From smartwatches to exercise trackers and health monitoring apps, people are increasingly looking to get healthier with the help of technology.
This health trend sees no sign of abating in 2021, as, according to global accountancy network Deloitte, the worldwide electronic wearables and smartwatch market is expected to grow to £68bn and to £19bn respectively by 2022.
Research by online pharmacy Pharmacy2U has found that one in five people in the UK are using fitness tracking apps such as Strava or Nike Run Club, while others are using calorie-tracking or health-monitoring apps, especially if they have an underlying condition such as insomnia or diabetes.
“Technology has transformed industries, from retail to travel, and is continuing to make a significant impact on healthcare and personal health management.”
Pharmacy2U CEO, Mark Livingstone
In early 2020, Manchester-based digital health company Gendius launched a remote management app for diabetes called Intellin, which has already had almost half a million downloads worldwide.
Intellin actively monitors patients’ diabetes management and uses data integrated into each patient’s dashboard to give them greater awareness of their risk of developing diabetes-related complications, such as cardiovascular disease, kidney disease, amputation, and blindness.
Its algorithms analyse users’ health and wellbeing data to provide individually tailored, clinically validated educational content to help those with diabetes to manage their condition more effectively.
Intellin is also compatible with more than 150 apps and connected health devices, ranging from Fitbit to Garmin devices, to allow for more specialist blood glucose and blood pressure monitoring.
Public Health England has tapped into this health trend by launching a series of apps, including the apps NHS Weight Loss Plan, Easy Meals, Food Scanner and Active 10, as part of its Better Health campaign, launched to encourage a healthier lifestyle.

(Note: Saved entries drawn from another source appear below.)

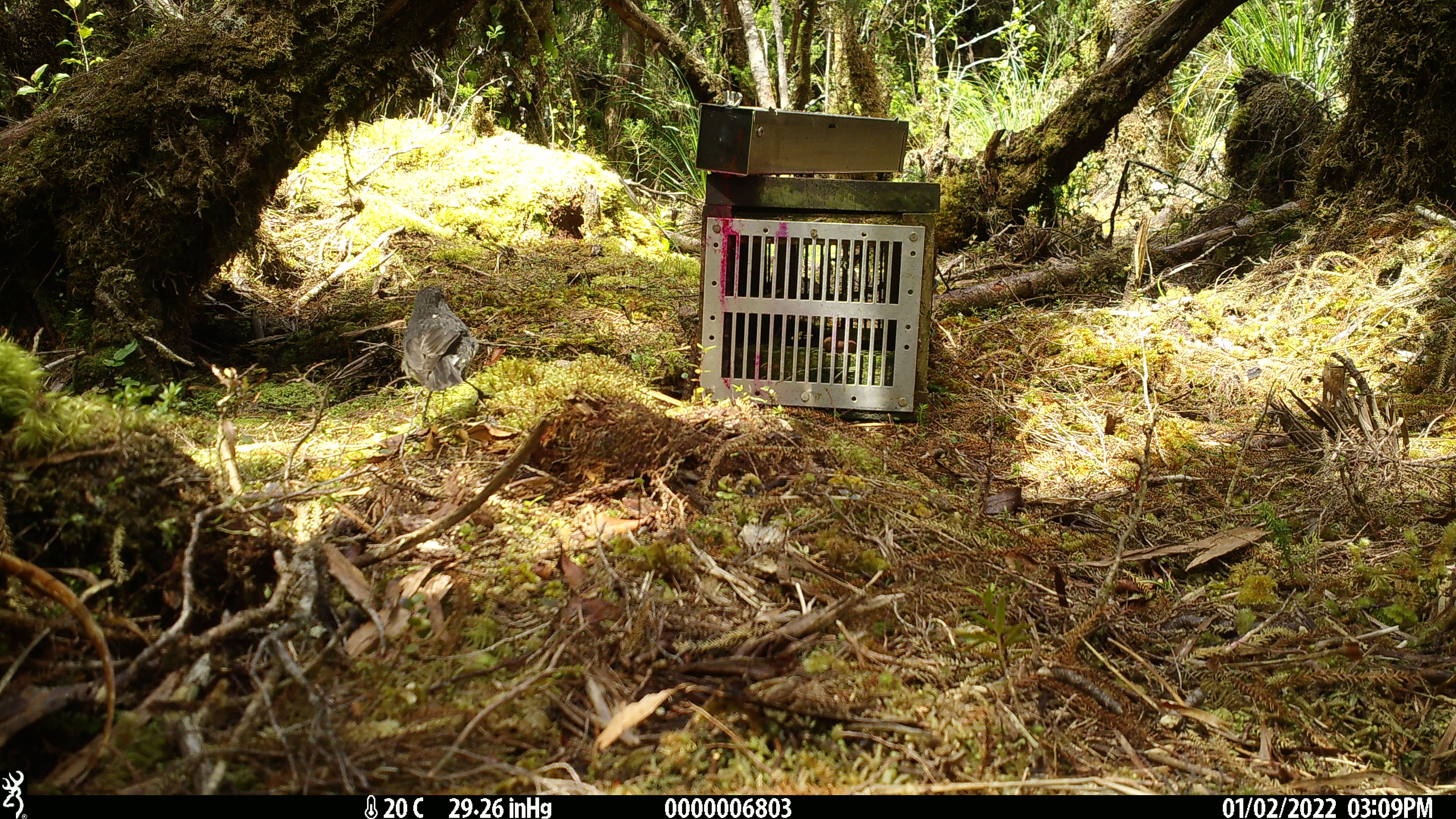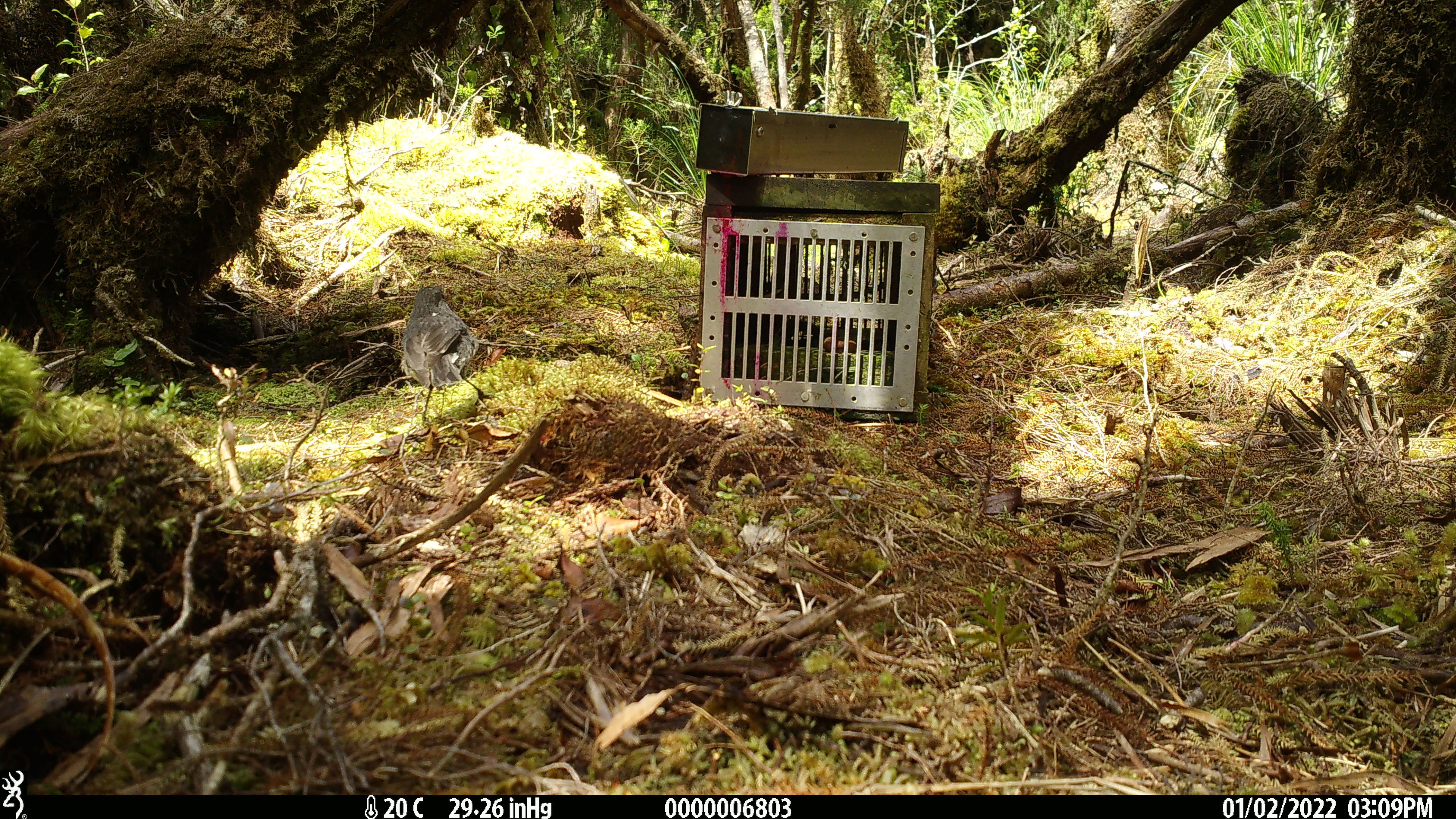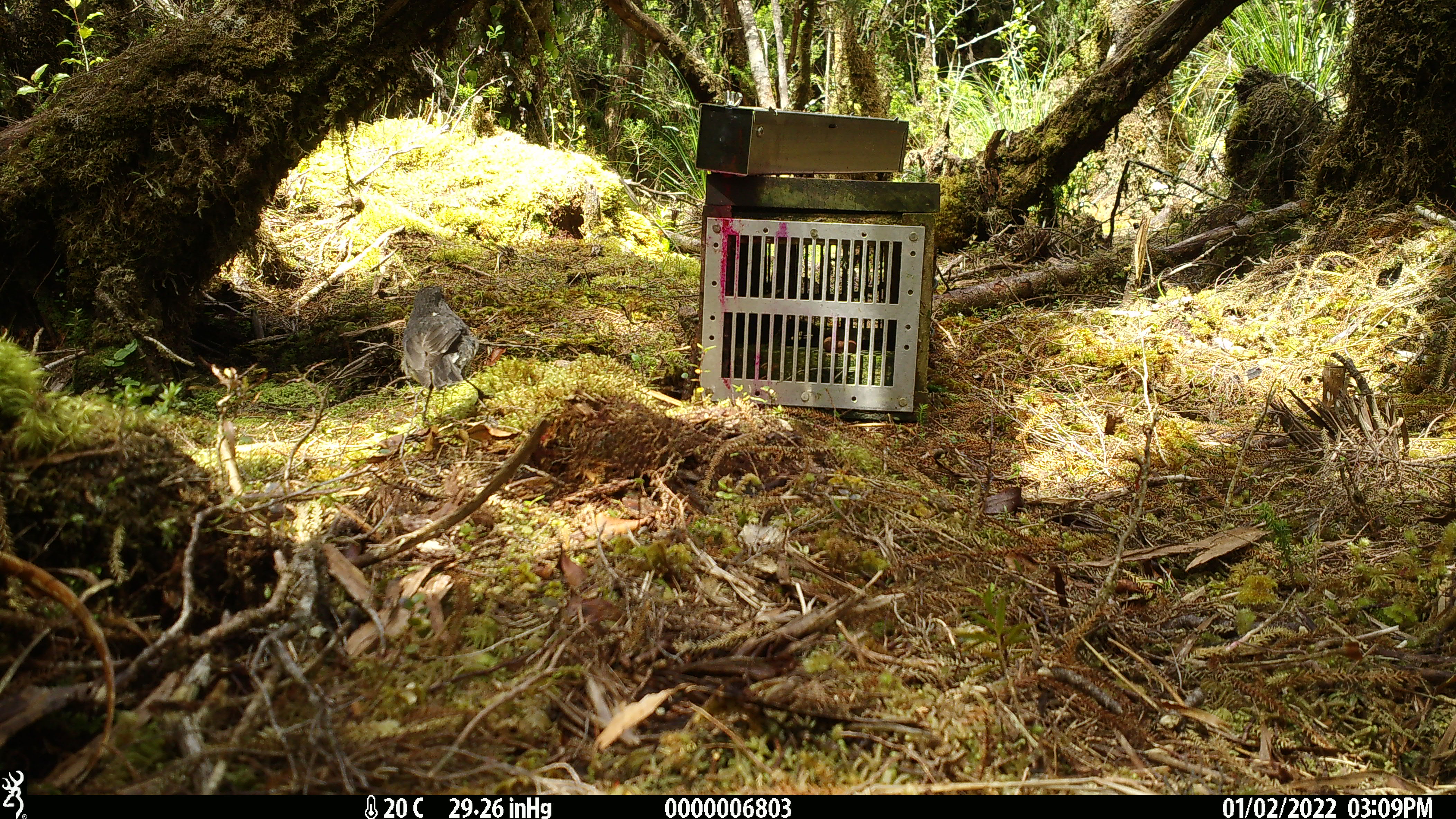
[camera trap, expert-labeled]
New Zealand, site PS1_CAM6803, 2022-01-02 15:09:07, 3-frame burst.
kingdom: Animalia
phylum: Chordata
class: Aves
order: Passeriformes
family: Petroicidae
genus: Petroica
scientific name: Petroica australis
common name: new zealand robin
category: robin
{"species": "robin (new zealand robin) (Petroica australis)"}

Steve, 65, from York, says: “This year, I did want to shed a few pounds, and also increase my physical activity, but there have been challenges and I put weight on. For me, 2021 is the start of a journey. I’ve got the self-control; I’ve got the support of all my family and support online. I’ve got every driver I need to do it, and I’m looking forward to starting this next journey.”

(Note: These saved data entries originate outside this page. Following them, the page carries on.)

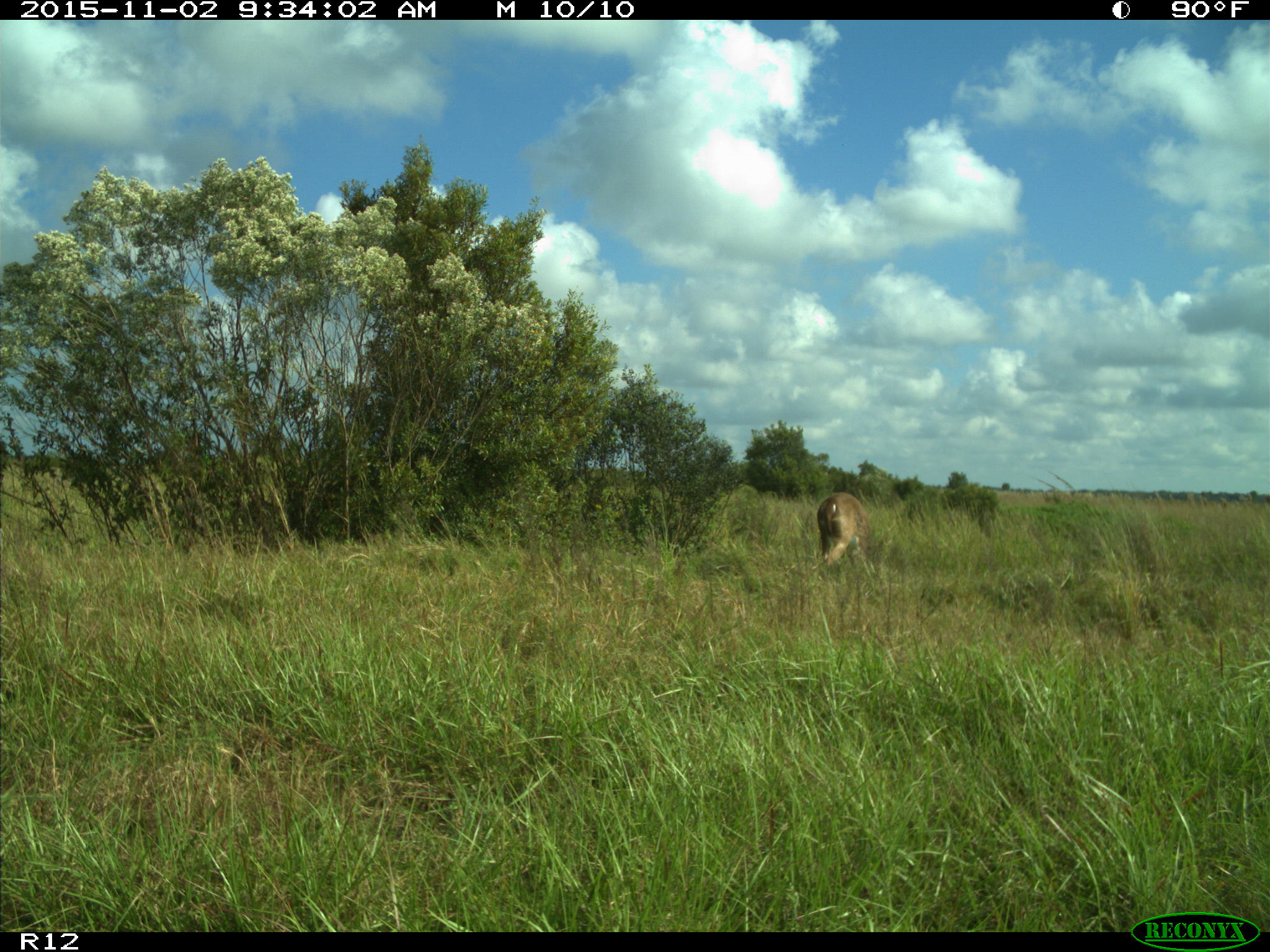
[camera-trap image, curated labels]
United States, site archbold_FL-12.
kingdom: Animalia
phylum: Chordata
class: Mammalia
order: Artiodactyla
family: Cervidae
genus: Odocoileus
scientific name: Odocoileus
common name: deer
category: unidentified deer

Zillah Moore, director at Tunstall Healthcare, which develops a range of different technology-enabled solutions, says that wearable devices are part of a positive “proactive healthcare” strategy. “Wearable technology enriches the lives of a range of cohorts, including people living with long-term conditions such as dementia, and connects vulnerable individuals to key stakeholders such as clinicians and family member,” she says.
So, there’s no excuse. By wearing a Fitbit, Garmin, or Samsung smartwatch you’ll be able to track your fitness, bone mass, body fat percentage, skeletal muscle mass and heart rate, to name but a few features, and the great benefit is, it’s all personalised to your body’s metabolism.